Description
Unfortunately, no MWE yet but I'm opening this issue early to share what I have. The basic problem is that I have a large project that 50% of the time when precompiling in a particular workflow results in a silent cancellation of precompilation.
When this happens, Pkg leaves behind an incomplete progress bar + spinners:
Progress [===================> ] 134/293
◒ MLStyle
◑ Parsers
Otherwise, no error is printed to the terminal.

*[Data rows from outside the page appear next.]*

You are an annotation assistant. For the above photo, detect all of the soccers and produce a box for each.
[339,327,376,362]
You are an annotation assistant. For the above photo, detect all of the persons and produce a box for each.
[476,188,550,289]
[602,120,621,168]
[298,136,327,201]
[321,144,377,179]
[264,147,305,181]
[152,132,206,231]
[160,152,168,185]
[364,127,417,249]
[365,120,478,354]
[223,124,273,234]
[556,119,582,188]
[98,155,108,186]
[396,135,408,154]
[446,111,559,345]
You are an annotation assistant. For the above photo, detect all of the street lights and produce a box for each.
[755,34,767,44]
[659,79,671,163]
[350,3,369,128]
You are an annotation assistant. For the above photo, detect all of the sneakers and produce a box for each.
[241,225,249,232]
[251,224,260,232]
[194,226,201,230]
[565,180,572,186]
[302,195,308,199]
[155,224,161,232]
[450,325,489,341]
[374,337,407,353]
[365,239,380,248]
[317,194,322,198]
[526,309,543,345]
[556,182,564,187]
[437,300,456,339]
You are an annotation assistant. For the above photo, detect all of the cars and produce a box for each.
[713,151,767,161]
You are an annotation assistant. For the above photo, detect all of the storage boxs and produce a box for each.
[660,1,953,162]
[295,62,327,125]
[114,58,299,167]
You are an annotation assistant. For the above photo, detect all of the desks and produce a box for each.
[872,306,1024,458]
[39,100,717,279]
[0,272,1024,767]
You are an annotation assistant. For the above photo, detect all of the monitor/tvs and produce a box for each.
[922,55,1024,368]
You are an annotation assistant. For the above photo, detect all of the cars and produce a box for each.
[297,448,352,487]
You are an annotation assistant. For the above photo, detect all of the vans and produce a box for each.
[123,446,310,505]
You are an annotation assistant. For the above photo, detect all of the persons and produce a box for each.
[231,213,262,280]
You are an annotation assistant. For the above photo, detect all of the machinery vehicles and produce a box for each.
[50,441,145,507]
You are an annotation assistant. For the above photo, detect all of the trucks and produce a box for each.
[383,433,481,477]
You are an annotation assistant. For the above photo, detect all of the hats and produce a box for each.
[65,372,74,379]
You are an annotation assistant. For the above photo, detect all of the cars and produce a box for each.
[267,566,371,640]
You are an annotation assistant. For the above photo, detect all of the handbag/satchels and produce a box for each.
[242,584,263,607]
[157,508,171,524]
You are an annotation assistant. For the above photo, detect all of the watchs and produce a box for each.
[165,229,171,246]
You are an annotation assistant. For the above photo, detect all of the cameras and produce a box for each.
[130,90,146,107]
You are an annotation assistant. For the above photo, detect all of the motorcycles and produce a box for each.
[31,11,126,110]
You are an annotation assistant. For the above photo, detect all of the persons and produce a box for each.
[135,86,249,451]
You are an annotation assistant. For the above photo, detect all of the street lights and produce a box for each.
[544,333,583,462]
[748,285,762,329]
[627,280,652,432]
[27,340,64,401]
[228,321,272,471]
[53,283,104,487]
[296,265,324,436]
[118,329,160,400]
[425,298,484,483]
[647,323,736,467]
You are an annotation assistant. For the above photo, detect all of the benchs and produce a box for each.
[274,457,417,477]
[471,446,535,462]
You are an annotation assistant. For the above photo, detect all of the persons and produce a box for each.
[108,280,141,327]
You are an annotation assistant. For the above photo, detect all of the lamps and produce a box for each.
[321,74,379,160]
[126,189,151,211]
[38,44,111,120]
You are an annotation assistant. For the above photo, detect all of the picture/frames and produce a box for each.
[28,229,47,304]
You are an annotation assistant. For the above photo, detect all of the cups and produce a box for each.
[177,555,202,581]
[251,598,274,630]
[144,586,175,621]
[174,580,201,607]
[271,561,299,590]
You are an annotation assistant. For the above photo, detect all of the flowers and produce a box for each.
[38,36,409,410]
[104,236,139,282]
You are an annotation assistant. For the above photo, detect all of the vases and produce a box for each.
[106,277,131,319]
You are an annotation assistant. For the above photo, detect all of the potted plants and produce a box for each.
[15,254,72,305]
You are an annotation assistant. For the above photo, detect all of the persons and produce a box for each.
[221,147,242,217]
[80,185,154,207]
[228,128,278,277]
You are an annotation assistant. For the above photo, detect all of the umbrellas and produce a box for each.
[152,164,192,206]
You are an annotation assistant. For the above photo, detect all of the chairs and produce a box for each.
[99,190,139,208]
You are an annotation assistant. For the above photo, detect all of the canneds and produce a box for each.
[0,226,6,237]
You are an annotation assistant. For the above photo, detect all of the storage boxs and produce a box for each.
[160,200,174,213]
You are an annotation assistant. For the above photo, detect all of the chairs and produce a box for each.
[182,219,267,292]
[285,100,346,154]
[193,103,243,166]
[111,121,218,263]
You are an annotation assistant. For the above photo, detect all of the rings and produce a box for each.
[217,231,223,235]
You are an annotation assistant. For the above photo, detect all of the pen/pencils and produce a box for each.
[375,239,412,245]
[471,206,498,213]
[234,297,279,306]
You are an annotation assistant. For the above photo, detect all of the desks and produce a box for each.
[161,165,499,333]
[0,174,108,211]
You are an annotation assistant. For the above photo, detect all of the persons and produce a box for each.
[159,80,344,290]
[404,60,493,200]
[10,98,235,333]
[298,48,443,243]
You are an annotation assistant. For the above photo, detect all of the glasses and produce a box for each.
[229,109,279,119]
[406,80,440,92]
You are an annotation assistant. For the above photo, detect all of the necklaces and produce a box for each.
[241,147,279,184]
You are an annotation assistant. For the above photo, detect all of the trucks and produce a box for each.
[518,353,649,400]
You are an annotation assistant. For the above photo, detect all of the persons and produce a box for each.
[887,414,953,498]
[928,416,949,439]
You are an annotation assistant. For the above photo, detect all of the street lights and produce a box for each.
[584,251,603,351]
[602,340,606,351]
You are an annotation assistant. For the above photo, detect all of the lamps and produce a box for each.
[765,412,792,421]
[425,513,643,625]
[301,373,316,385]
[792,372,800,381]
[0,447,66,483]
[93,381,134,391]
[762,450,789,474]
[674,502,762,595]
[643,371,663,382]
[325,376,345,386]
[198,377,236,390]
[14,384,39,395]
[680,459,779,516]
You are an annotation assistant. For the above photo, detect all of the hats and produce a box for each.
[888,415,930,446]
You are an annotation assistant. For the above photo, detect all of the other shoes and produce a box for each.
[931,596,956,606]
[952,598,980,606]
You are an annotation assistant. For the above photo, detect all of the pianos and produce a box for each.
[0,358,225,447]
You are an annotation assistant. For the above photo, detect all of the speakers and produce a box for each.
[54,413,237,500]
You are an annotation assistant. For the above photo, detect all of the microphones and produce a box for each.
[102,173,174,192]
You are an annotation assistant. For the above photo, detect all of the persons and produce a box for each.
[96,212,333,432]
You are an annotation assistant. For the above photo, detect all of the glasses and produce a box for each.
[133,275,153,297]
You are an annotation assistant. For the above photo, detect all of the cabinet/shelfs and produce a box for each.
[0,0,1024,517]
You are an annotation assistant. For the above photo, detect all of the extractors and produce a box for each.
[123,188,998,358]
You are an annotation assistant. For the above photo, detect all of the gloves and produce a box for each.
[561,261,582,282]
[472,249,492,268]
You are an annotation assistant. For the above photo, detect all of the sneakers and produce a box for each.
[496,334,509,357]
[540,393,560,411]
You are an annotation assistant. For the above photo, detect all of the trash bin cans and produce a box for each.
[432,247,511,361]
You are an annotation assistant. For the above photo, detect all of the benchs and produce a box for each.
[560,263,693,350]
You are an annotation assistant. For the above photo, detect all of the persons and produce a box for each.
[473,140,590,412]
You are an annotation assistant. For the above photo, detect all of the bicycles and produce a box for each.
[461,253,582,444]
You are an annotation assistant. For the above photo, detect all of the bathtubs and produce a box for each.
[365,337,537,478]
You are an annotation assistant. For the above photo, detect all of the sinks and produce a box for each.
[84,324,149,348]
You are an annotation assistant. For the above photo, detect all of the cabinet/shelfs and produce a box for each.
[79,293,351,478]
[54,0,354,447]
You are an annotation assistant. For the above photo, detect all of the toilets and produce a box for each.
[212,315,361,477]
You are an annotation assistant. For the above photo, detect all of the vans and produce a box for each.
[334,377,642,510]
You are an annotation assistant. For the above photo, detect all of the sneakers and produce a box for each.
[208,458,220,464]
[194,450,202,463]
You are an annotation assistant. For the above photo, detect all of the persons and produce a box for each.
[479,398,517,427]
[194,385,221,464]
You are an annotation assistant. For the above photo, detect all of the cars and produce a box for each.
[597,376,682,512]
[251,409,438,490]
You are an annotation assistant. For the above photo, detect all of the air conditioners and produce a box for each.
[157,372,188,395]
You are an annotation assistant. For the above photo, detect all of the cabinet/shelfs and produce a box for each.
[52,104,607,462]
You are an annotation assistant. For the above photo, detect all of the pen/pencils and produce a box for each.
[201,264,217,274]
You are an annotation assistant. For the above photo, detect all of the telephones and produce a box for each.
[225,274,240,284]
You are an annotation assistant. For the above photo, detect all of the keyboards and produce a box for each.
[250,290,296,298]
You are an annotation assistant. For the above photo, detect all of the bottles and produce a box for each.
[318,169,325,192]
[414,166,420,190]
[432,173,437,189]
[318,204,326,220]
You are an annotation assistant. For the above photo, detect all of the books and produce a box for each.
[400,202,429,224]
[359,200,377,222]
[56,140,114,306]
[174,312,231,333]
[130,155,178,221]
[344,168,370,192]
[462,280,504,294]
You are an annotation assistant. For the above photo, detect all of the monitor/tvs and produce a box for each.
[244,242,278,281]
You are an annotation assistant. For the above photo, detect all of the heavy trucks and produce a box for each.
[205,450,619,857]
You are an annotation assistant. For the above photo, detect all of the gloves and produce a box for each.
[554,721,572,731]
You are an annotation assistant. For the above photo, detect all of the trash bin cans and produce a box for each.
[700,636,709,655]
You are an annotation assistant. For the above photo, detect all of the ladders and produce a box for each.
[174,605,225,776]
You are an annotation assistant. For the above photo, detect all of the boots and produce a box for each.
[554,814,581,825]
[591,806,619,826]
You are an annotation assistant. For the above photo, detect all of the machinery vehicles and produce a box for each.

The only other sign that something went wrong is that you'll often fall immediately into (undesirable) serial pre-compilation, etc.
Stack trace from a (slightly modified) build of 1.10:
systemerror(p::String, errno::Int32; extrainfo::Nothing) at error.jl:176,
kwcall(::@NamedTuple{extrainfo::Nothing}, ::typeof(systemerror), p::String, errno::Int32) at error.jl:176,
kwcall(::@NamedTuple{extrainfo::Nothing}, ::typeof(systemerror), p::String) at error.jl:176,
#systemerror#88 at error.jl:175 [inlined],
systemerror at error.jl:175 [inlined],
open(fname::String; lock::Bool, read::Bool, write::Nothing, create::Nothing, truncate::Nothing, append::Nothing) at iostream.jl:293,
open at iostream.jl:275 [inlined],
open(fname::String, mode::String; lock::Bool) at iostream.jl:356,
open at iostream.jl:355 [inlined],
stale_cachefile(modkey::Base.PkgId, build_id::UInt128, modpath::String, cachefile::String; ignore_loaded::Bool) at loading.jl:3008,
stale_cachefile at loading.jl:3007 [inlined],
#stale_cachefile#984 at loading.jl:3005 [inlined],
stale_cachefile at loading.jl:3004 [inlined],
isprecompiled(pkg::Base.PkgId; ignore_loaded::Bool, stale_cache::Dict{Tuple{Base.PkgId, UInt128, String, String}, Bool}, cachepaths::Vector{String}, sourcepath::String) at loading.jl:1397,
isprecompiled at loading.jl:1389 [inlined],
(::Pkg.API.var"#247#285"{Bool, Bool, Pkg.Types.Context, Vector{Task}, IOStream, Dict{Base.PkgId, String}, Dict{Base.PkgId, String}, Base.Event, Base.Event, ReentrantLock, Vector{Base.PkgId}, Vector{Base.PkgId}, Dict{Base.PkgId, String}, Vector{Base.PkgId}, Vector{Base.PkgId}, Dict{Base.PkgId, Bool}, Dict{Base.PkgId, Base.Event}, Dict{Base.PkgId, Bool}, Vector{Pkg.Types.PackageSpec}, Dict{Base.PkgId, String}, Dict{Tuple{Base.PkgId, UInt128, String, String}, Bool}, Vector{Base.PkgId}, Pkg.API.var"#color_string#258"{Bool}, Bool, Bool, Base.TTY, Base.Semaphore, Bool, String, Vector{String}, Vector{Base.PkgId}, Base.PkgId})() at API.jl:1503
This shows that SystemError is a ENOENT
from this open
: https://github.com/JuliaLang/julia/blob/4954197196d657d14edd3e9c61ac101866e6fa25/base/loading.jl#L3008
I think this suggests several problems:
- Base loading should probably not have an unguarded open like this (pretty much ever, I think -
open
can essentially always fail...) Pkg.precompile
does not know the difference between a user interrupt vs. a failed assertion / internal error, so it silently discards this internal error assuming it has been "interrupted"- (The actual bug) It seems there is maybe a race condition and/or caching misbehavior causing the file not to be where it is expected
I'm also worried this issue is quite common, but just hard to notice so that we don't get bug reports...
The 5 people on my team that work on this (or other similarly large) projects have all hit this issue. I actually hit this for 2+ months before I was informed the spinners aren't supposed to just die like that 😅